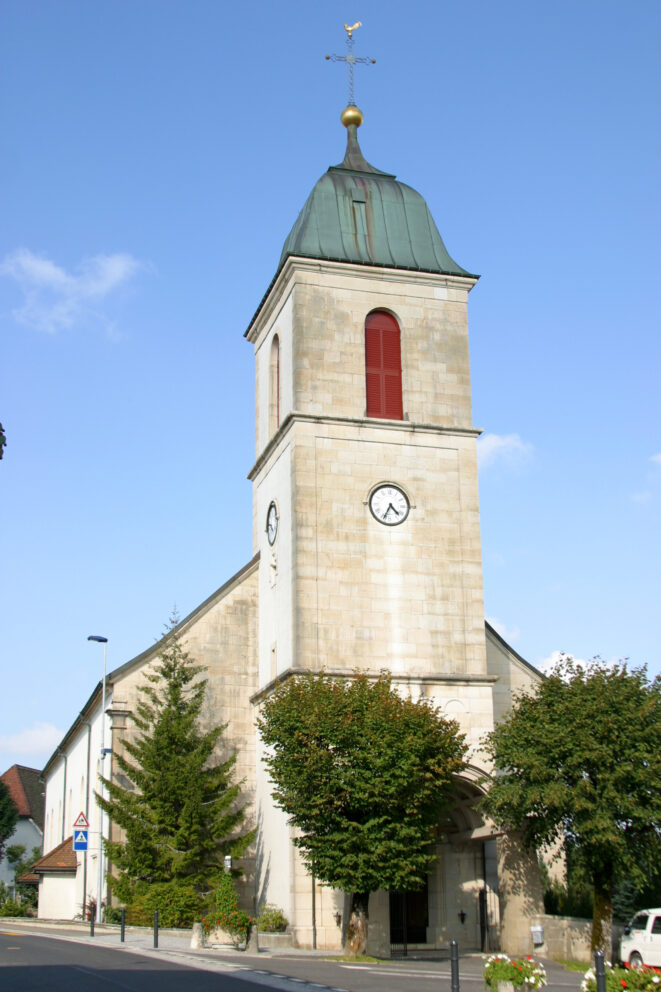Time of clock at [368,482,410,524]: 4:34
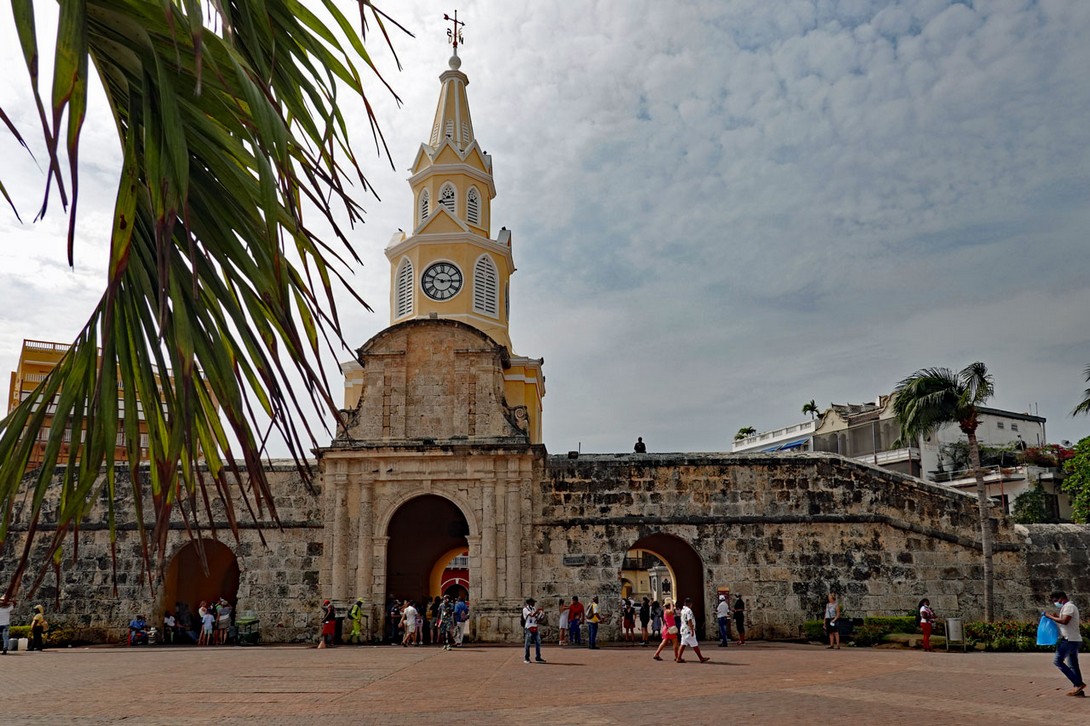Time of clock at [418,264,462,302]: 2:48
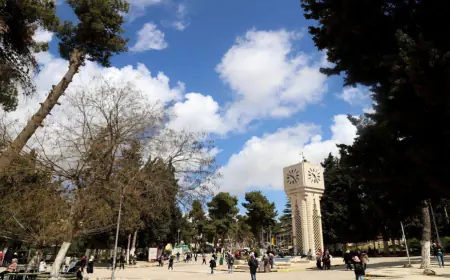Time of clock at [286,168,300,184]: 9:25
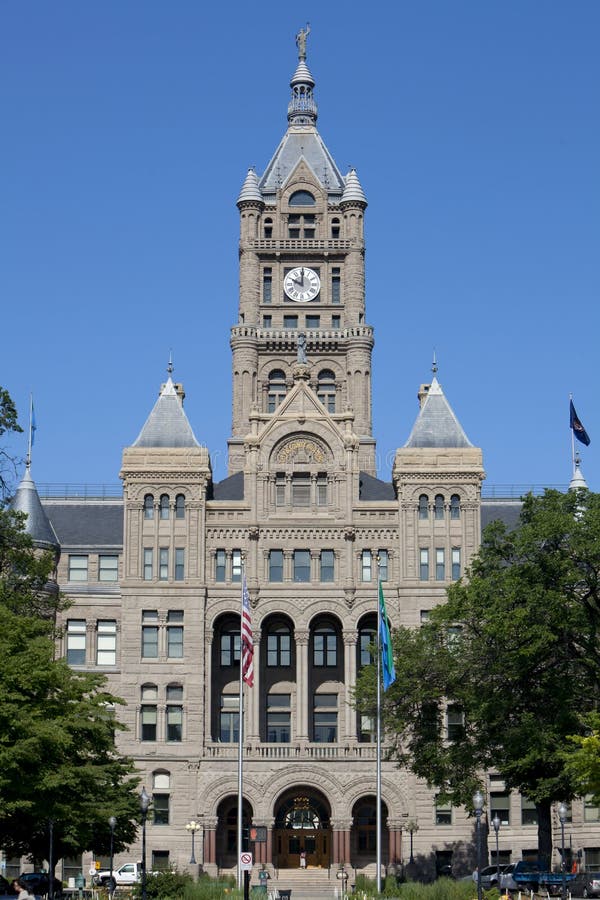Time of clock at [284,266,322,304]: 10:00
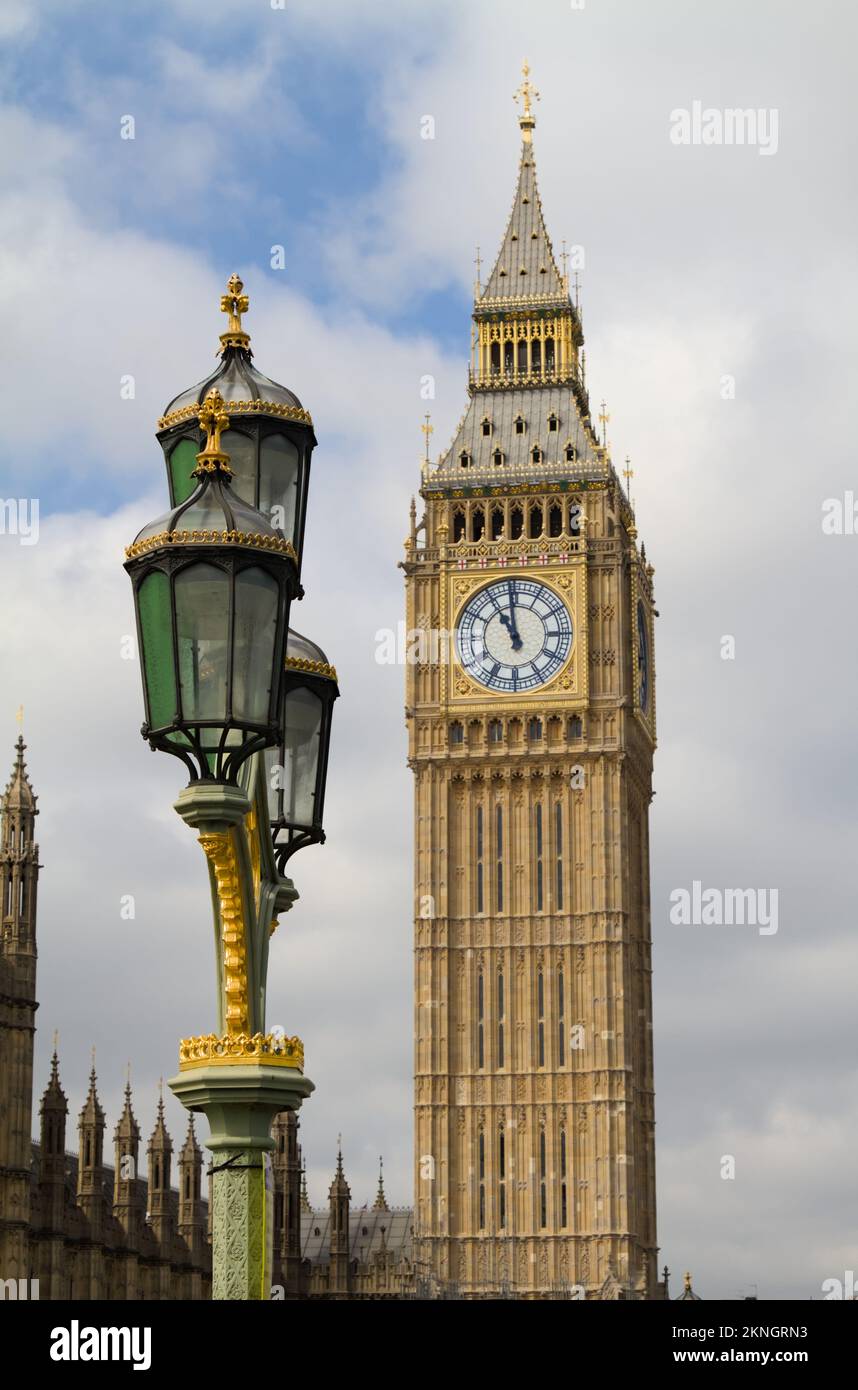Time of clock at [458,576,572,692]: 10:58
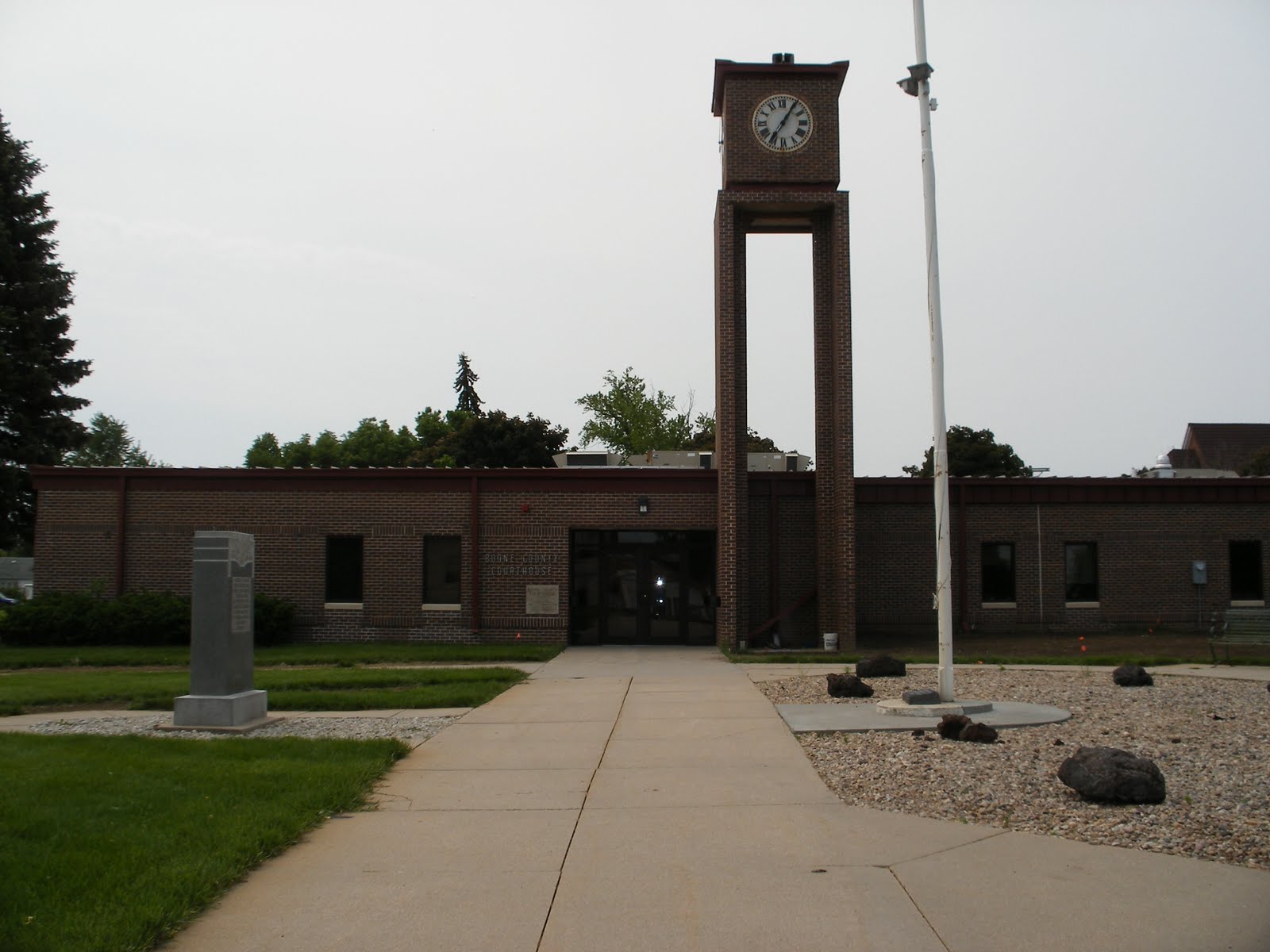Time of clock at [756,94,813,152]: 7:05
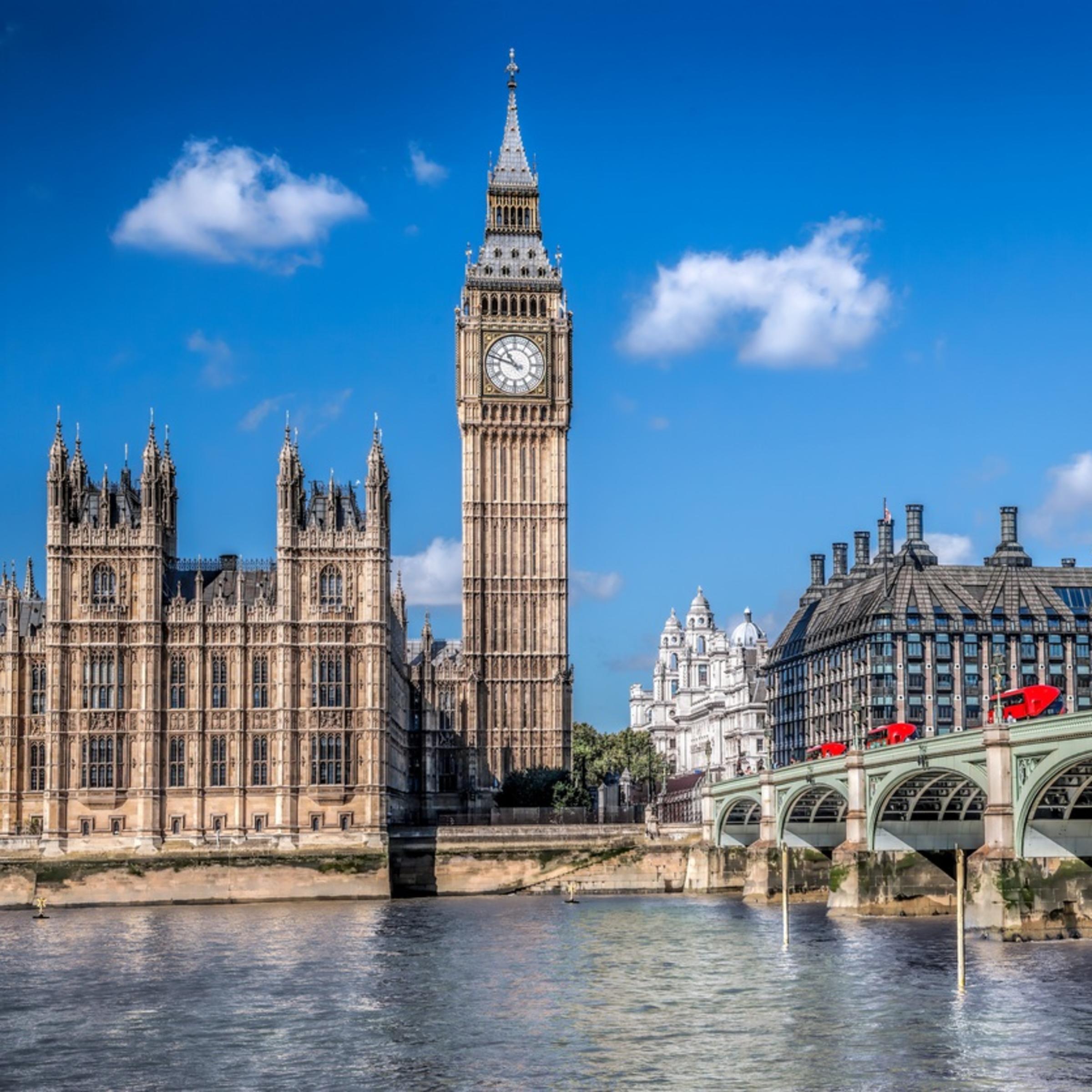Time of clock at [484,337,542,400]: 10:47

**Exercise description**
Express the data above as a JSON list of strings, one string per line with blank lines omitted, and leave the pictures out of your answer.

**Output below**
[
  "Time of clock at [368,482,410,524]: 4:34",
  "Time of clock at [418,264,462,302]: 2:48",
  "Time of clock at [286,168,300,184]: 9:25",
  "Time of clock at [284,266,322,304]: 10:00",
  "Time of clock at [458,576,572,692]: 10:58",
  "Time of clock at [756,94,813,152]: 7:05",
  "Time of clock at [484,337,542,400]: 10:47"
]